In a class of this embodiment, in the sub-step S1 of step B, distance data between the first roller coating unit and the second roller coating unit is input into the PLC control module, and on the basis of the process speed and the distance data, the PLC control module calculates out a specific time to start the second roller coating unit, and starts the second roller coating unit according to the specific time, and then the second roller coating transfer of the second roller coating unit is completed.
In a class of this embodiment, after the sub-step S4 of step B, the printed pattern is collected by a code recognition module, and the pattern misplacement distance is determined by computer recognition, and then the process speed of the corresponding roller coating unit is revised.
In a class of this embodiment, in the step A, using an decoiler to decoil and trim the steel strip and using a seamer to seam the decoiled steel strip.
In a class of this embodiment, the method further comprises a step of pre-processing the steel strip to be printed before transferring between the step A and the step B.
In a class of this embodiment, the pre-processing before transferring comprises the following steps in sequence: degreasing treatment, cleaning treatment, first drying treatment, passivating treatment and second drying treatment.
In a class of this embodiment, after the second drying treatment, the steel strip is treated in sequence by coating primer paint treatment, baking for curing treatment, and first cooling treatment.
In a class of this embodiment, after step C, spraying the steel strip with gloss paint, followed by a third drying treatment, followed by a second cooling treatment.
In a class of this embodiment, a recoiler is used to coil the steel strip after completing all the roller coating transfer.
In a class of this embodiment, the roller coating unit used in the step B and step C comprises a feeding equipment used for providing paints; a suction roller, whose circumferential surface is in connection with the feeding equipment and has a plurality of recesses adapted for being filled with paints for forming an image area; a rubber-coating roller, with its circumferential surface in connection with the suction roller, used for receiving and transferring the image area formed by the paints on the coating roller onto a steel plate; a first scraper, arranged on a first scraper support and contacting with the suction roller at a specific angle, used for scraping off paints outside the image area on the suction roller; and a second scraper, arranged on the second scraper support and contacting with the coating roller at a specific angle, used for scraping off paints outside the image area on the rubber coating roller.
The method of producing variegated steel plate with multicolored patterns of present invention providing has advantages as bellow:
1. in the method of producing variegated steel plate with multicolored patterns of the present invention, for the first transfer, on one hand, the PLC control module of the servo control system collects the process speed and the rotation speed of each roller of the roller coating unit, calculates out the theoretical roller surface linear velocity and makes the theoretical roller surface linear velocity be consistent with the process rotation speed; on the other hand, the actual roller surface linear velocity of each roller of the roller coating unit is collected by a servo control module having an encoder, and the signal of the actual roller surface linear velocity is input into the PLC control system, so that the PLC control system can compare the actual roller surface linear velocity with the theoretical roller surface linear velocity, and adjust current frequency until the actual roller surface linear velocity is consistent with the theoretical roller surface linear velocity. In the above mentioned control method, the actual roller surface linear velocity is adjusted to be consistent with the theoretical roller surface linear velocity which is consistent with the process speed, thus ensuring that the actual roller surface linear velocity is consistent with the process rotation speed, so there is no need to stop the line for adjusting in the production process, thus increasing the production efficiency.

- _Written tasks_:
A: In the steel strip printing text, what device coils the steel strip once all the roller coating transfer is complete?
B: Carry on with the steel strip printing text, beginning right after its last sentence.
None of the rows has any connection to the steel strip printing text.

Stored data entries:
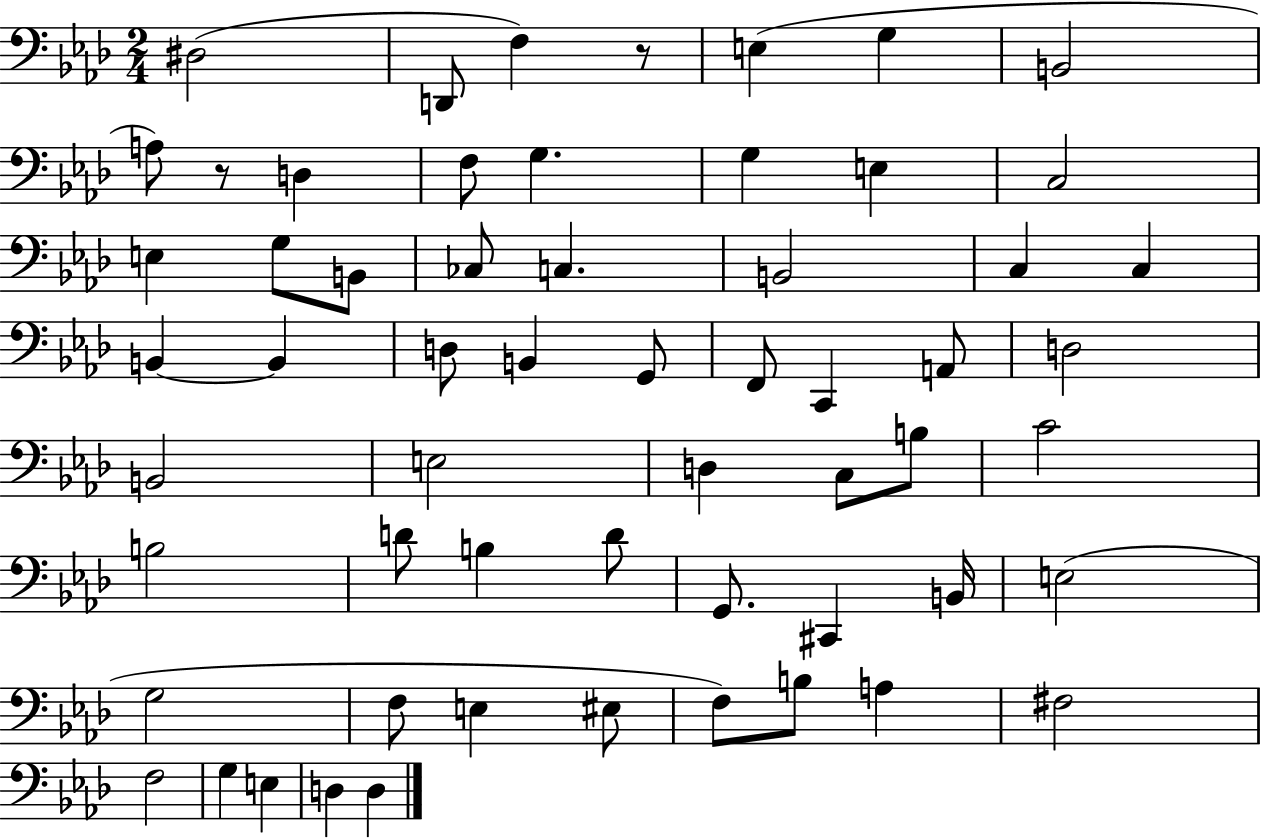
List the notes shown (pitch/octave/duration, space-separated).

D#3/h D2/e F3/q R/e E3/q G3/q B2/h A3/e R/e D3/q F3/e G3/q. G3/q E3/q C3/h E3/q G3/e B2/e CES3/e C3/q. B2/h C3/q C3/q B2/q B2/q D3/e B2/q G2/e F2/e C2/q A2/e D3/h B2/h E3/h D3/q C3/e B3/e C4/h B3/h D4/e B3/q D4/e G2/e. C#2/q B2/s E3/h G3/h F3/e E3/q EIS3/e F3/e B3/e A3/q F#3/h F3/h G3/q E3/q D3/q D3/q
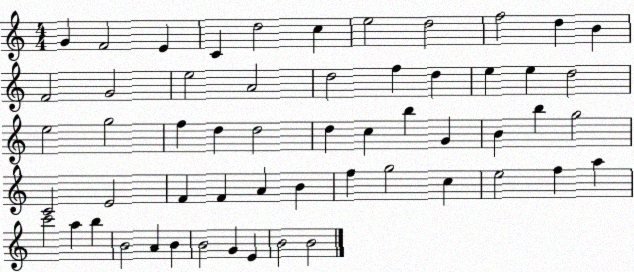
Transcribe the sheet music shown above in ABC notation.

X:1
T:Untitled
M:4/4
L:1/4
K:C
G F2 E C d2 c e2 d2 f2 d B F2 G2 e2 A2 d2 f d e e d2 e2 g2 f d d2 d c b G B b g2 C2 E2 F F A B f g2 c e2 f a c'2 a b B2 A B B2 G E B2 B2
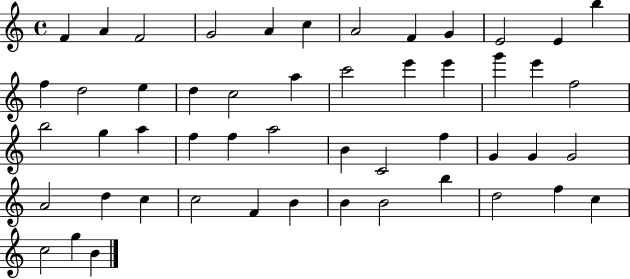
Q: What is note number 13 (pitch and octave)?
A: F5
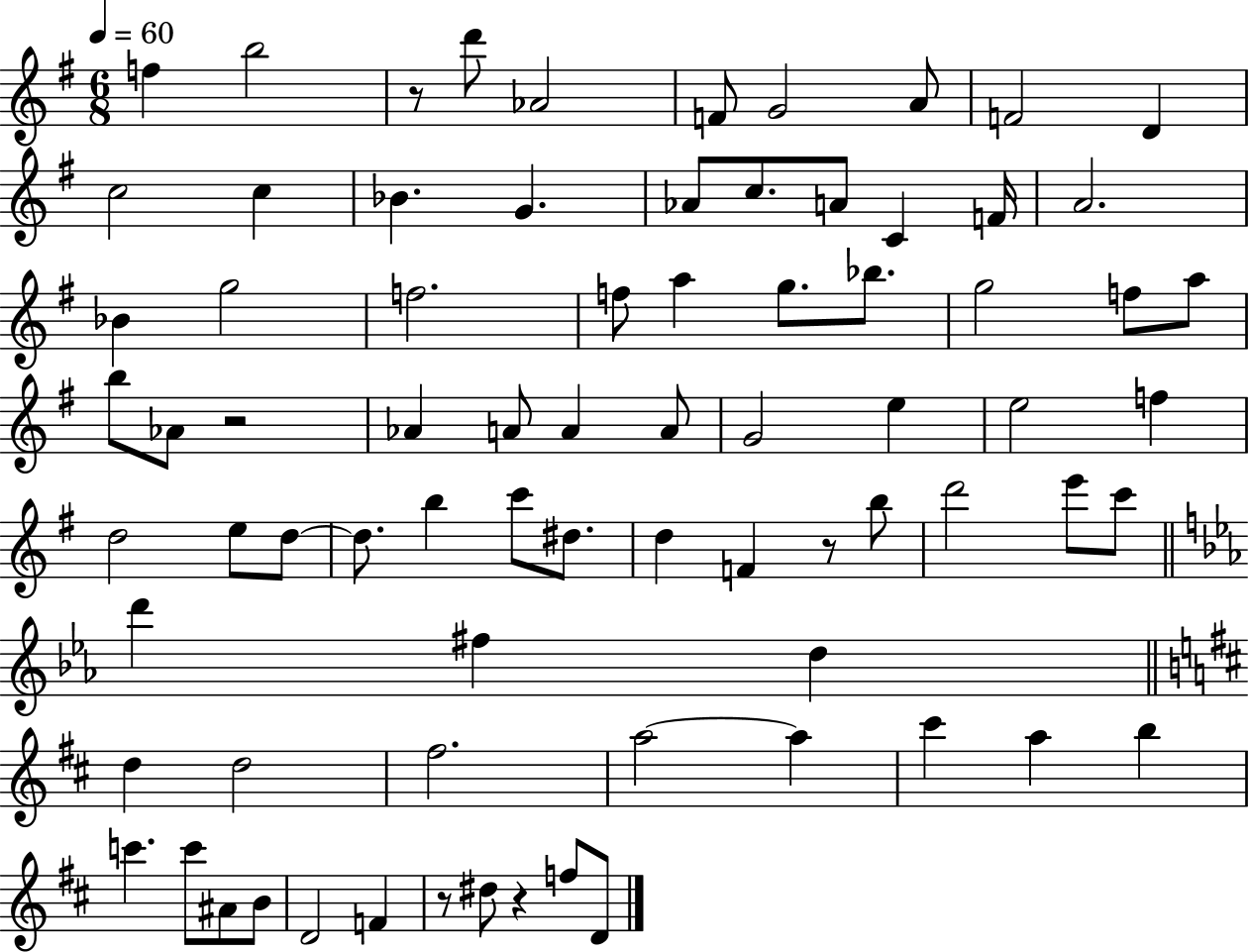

- _Exercise answers_:
A: A recoiler.

B:
2. In the method of producing variegated steel plate with multicolored patterns of the present invention, the distance data between the first roller coating unit and the second roller coating transfer unit is also input into the PLC control module, and on the basis of the process speed and the distance data, the PLC control module is able to calculate out a specific time to start the second roller coating unit. Once the production line is determined, the distance between adjacent units can be determined. The distance data is input into the PLC control module in advance, and then according to the process speed and distance data, the PLC control module calculates out the specific time to start next roller coating unit. Then the specific time to start next roller coating unit is able to be preset, and the next roller coating production line is allowed to be started within the specific time, so a continuous production between the adjacent roller coating units is realized, and the production efficiency is further improved.
3. The method of producing variegated steel plate with multicolored patterns further comprises a code recognition module. The printed pattern is collected by the code recognition module, and the pattern misplacement distance is determined by computer recognition, and then the process speed of the corresponding roller coating unit is revised. After next roller coating production line is started and the second transfer is completed, the printed pattern is collected by the code recognition module and the pattern misplacement distance is determined by the computer recognition, and then the rotation speed of each roller is revised in accordance with the pattern misplacement distance, so that the pattern misplacement can be revised. The above process can be circularly performed, hence ensuring lifelike and complete printed patterns. In addition, the length of the printed patterns is extended greatly by using the code recognition module.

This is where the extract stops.